_EXERCISE GOAL:_
Write out every line below that contains "measured".

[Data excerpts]
========
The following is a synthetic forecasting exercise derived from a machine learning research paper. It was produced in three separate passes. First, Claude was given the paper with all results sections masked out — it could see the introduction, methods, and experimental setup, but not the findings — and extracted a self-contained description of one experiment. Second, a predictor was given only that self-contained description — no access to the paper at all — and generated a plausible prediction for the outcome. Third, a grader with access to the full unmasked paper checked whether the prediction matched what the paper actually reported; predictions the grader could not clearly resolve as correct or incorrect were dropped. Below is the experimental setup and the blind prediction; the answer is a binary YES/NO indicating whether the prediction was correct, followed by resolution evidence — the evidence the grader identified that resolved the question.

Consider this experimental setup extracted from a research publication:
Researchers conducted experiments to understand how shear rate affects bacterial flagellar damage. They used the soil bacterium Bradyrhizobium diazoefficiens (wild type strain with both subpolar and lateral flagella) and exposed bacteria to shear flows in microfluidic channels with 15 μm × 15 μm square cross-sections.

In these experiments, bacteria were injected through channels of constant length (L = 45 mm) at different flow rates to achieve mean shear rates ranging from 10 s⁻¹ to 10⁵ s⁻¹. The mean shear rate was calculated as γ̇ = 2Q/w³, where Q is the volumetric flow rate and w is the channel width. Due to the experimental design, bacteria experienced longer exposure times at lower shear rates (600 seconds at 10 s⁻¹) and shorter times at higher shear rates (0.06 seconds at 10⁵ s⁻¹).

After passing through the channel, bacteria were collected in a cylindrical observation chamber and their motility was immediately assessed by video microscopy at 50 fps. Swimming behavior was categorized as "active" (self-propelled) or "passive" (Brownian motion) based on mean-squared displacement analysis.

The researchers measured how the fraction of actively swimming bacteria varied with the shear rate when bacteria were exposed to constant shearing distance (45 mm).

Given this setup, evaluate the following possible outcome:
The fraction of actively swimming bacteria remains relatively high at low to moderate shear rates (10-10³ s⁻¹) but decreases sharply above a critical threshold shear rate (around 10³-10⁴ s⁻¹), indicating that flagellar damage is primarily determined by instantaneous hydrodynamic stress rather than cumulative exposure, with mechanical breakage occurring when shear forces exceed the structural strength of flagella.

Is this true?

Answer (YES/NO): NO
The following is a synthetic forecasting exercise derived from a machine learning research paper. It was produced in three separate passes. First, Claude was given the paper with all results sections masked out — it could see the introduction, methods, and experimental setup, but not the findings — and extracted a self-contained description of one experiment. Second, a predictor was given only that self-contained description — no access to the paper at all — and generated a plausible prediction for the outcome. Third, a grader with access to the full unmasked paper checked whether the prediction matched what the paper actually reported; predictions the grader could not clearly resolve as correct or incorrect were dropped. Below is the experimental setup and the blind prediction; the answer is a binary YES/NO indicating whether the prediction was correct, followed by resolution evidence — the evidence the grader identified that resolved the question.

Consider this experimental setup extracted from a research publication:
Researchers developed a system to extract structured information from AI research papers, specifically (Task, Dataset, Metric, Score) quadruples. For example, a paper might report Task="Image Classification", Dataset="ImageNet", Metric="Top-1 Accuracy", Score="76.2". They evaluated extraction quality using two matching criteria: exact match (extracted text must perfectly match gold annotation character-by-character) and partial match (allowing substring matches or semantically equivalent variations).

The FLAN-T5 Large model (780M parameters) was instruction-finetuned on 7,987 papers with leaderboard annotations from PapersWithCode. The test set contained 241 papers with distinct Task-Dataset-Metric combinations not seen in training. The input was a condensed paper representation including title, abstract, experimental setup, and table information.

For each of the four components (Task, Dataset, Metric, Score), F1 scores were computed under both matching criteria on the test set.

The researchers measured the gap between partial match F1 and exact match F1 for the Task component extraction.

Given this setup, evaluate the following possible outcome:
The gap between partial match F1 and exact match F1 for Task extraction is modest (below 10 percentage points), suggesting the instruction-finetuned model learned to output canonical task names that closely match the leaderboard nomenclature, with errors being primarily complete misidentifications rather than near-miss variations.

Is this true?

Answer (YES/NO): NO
========
_SOLUTION FOR THIS PROBLEM:_
The researchers measured how the fraction of actively swimming bacteria varied with the shear rate when bacteria were exposed to constant shearing distance (45 mm).
The researchers measured the gap between partial match F1 and exact match F1 for the Task component extraction.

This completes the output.